> QUESTIONS TO ANSWER:
a) Please reproduce the stretch of the forum thread about heavier strings from "Awesome! Thank you!" through "cool axe indeed!", replacing "Samash" with "the music store".
b) Write the next part of the forum thread about heavier strings, picking up after its last line.

> GIVEN TEXT:
So, i just grabbed one up.. haven't really played it yet.

I'm on justrstrings and looking for set of heavier strings for C#

Thing is... I'm not even sure what to search for to find a set for this instruments. Search keeps bringing up baritone guitar strings, or standard 6-string bass strings. Anybody point me in the right direction?

Thanx in advance


----------



## Daniel13

Circle K Strings - 6 String Guitar Sets | Page 1 of 2

here ya go, the 90 or the 94 set should work pretty good


----------



## Metalman X

Daniel13 said:


> Circle K Strings - 6 String Guitar Sets | Page 1 of 2
> 
> here ya go, the 90 or the 94 set should work pretty good



Awesome! Thank you! Ordered up a set a couple days ago and expecting them to arrive tomorrow. 

so as you guys may have surmised from that initial bit, I picked up one of these badboys from Samash a couple days ago (Thankfully, an almost too easy decision since I got most my Samash credit card paid off). So far, very impressed! Definitely fun to play, and sounds great too. Gets closer to a standard bass tone than I expected, in fact, which is awesome. Stock strings are a tad floppy even in the standard tuning, but still fun to play... once my new set gets here and I tune it where I want it I suspect I'll have a real hard time putting it down!

Bottom line, anybody on the fence about grabbing one, I say take the plunge. It's a very cool axe indeed!


----------



## TemjinStrife

Let us know how well those strings fit into the string-through bridge. A friend of mine has an SRC6 and wants to get heavier strings than a standard .095 on the low end.


----------



## Metalman X

TemjinStrife said:


> Let us know how well those strings fit into the string-through bridge. A friend of mine has an SRC6 and wants to get heavier strings than a standard .095 on the low end.



will do. the standard is an .84 though. I ordered a .94 or a .96 so we'll see how those work. Theres one or two sets larger than that available, but according to what others said here, those may not fit, so hoping that the .96 is enough.


----------



## TemjinStrife

Oh really, I didn't realize it was that thin. I have a Schecter Bass VI with a .095 on the low E, and I end up wanting more tension (although I'm a bass player).


----------



## Metalman X

So I just spent about an hour playing direct into my DAW, just playing, and also dialing in a couple of presets for it on a POD X3 Pro.

> INPUT DATA:

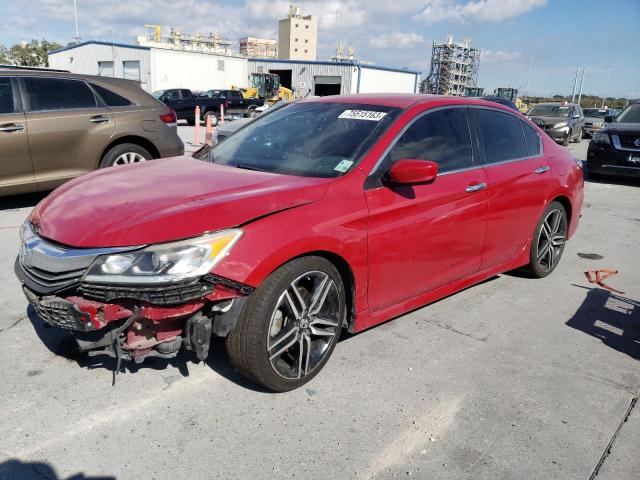 2017 HONDA ACCORD SPORT,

> ANSWERS BY TASK:
a)
Awesome! Thank you! Ordered up a set a couple days ago and expecting them to arrive tomorrow. 

so as you guys may have surmised from that initial bit, I picked up one of these badboys from the music store a couple days ago (Thankfully, an almost too easy decision since I got most my the music store credit card paid off). So far, very impressed! Definitely fun to play, and sounds great too. Gets closer to a standard bass tone than I expected, in fact, which is awesome. Stock strings are a tad floppy even in the standard tuning, but still fun to play... once my new set gets here and I tune it where I want it I suspect I'll have a real hard time putting it down!

Bottom line, anybody on the fence about grabbing one, I say take the plunge. It's a very cool axe indeed!

b)
And I gotta say,using a dual tone preset that consisted of one side a clean GK RB and another side an overdriven Ampeg SVT, and some compression, I can get a killer DD Verni style overdriven thrash 'clang'. Me likey!


----------



## Metalman X

Okay... little update...

Got my strings from Circle-K today (nice packaging, might I add), got the following set

Low to high:
94
70
53
39
31
22p


Well, for those curious, the .94 does NOT fit the stock tuner. Almost, but not quite. Kinda' a bummer, BUT I'm a handy guy... I drilled out the tuning peg a tad, and viola! Fit's like a glove! Could even go up another size or two now if I want to... and I'm thinking I might wanna go up the one more size. Not sure yet. Gonna grab some grub, take a puff, and tune and intonate it in a few, than I'll know for sure.

So yeah... for those of you interested in what will fit this fooker, now you know... stock, not much above the stock .86 string. But if you got a steady hand, little patience, you can easily drill out the peg hole wider and make it work... so long as your not squeemish about doing semi-sorta-irreversible changes to the instrument


----------



## PunchLine

Metalman X said:


> Okay... little update...
> 
> Got my strings from Circle-K today (nice packaging, might I add), got the following set
> 
> Low to high:
> 94
> 70
> 53
> 39
> 31
> 22p



Cool! Which tuning do you use, the factory tuning E-to-E or something else? I also got one 10 days ago and I love this instrument already. The clean chords sound super when the the lowest note of the chord is played on the low A string but not so much when the it is played on the low E string.


----------



## Fathand

Let's up this because now I can give some user feedback on this bass hybrid.. had first band rehearsals with the SRC a couple of days ago. 

Background: We've had a bit of a break for the last 18 months and I pretty much went to playing guitar 99% of the time - I bought the SRC to get a more guitar like feel on a bass so that all the hard work I put into guitar playing won't go into waste. As we all know, hitting a 34" scale 4-string bass vs. a 6/7 -string guitar IS a different beast position wise etc.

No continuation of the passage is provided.